Une revue de presse c'est si simple

"Pour se désintoxiquer de leurs vices, les déviants sont incités à une addiction plus puissante encore. Ils assistent à des projections de films pornographiques et sont contraints d'imaginer les viols, pénétrations, caresses intimes, crimes ou cruautés qui les excitent le plus. On ne leur interdit rien, on se met en quatre pour servir leurs demandes et enfin on les encourage autant à se masturber qu'à avoir des relations avec des "partenaires" embauchés par la clinique, cela afin de leur inculquer des conduites dites normales."

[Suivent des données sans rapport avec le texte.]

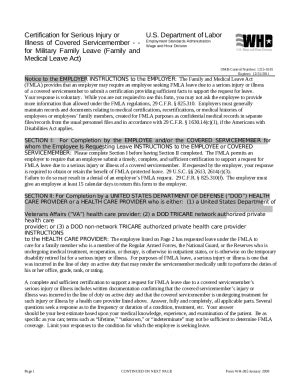 Oregon Sick Pay Law 2019 | pdfFiller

Voilà une cure qui si elle n'a pas le mérite d'être efficace a au moins l'avantage d'être ludique. 

15.6.06 23:59


Vendredi 16 Juin 2006

Le monde selon Terry : enfin une note intéressante pendant la coupe du monde

Une bonne photo de Terry Richardson a pour moi le même pouvoir suggestif qu’un roman. Il y a un tel parti pris esthétique, un univers si affirmé, qu’on y attache immédiatement une saynète, à laquelle peut venir se coller une histoire puis encore un background. La photo de Terry, c’est toujours la rencontre de deux mondes censément étanches, l’instant où le fantasme contamine le quotidien, pénètre le plus banal des décors, la plus triviale des situations ; c’est une sorte de face caché d’Hollywood, pas le revers de la médaille, juste l’autre côté du miroir, et ce en bonne partie grâce à une bonne vieille merde argentique japonaise du milieu des années 90, un appareil photo comme celui qu’on emmenait en colonie de vacances : le dépositaire du fameux style snapshot. La photo Richardson c’est l’avènement de l’improbabilité que Chloé Sévigny apparaisse topless dans ta cuisine au moment où tu la prenais en photo pour montrer ton nouvel appart à ta mère qui habite à X kilomètre ; ou encore ta meuf en pull miraculeusement remplacé par un top en bikini au moment où tu la prends en photo dans la soirée d’un pote de pote dans un appart du onzième. Richardson c’est aussi une photo à forte charge sexuelle, une photo érotique par sa représentation d’un sexe non consommé (et donc non consommable) et pornographique par la crudité du réalisme et la négation du plaisir : c’est un sexe provocateur et dérangeant parce que désillusionné, désesthétisé, nu, presque un peu crade. Si j’aime tant les photos de Richardson c’est parce qu’elles participent de la création d’une femme idéale du xxième siècle : belle comme un top, vraie comme ta cousine, trash comme ton dernier pote punk, sexuelle comme une lolita impudique et sexué comme un bout de plastique.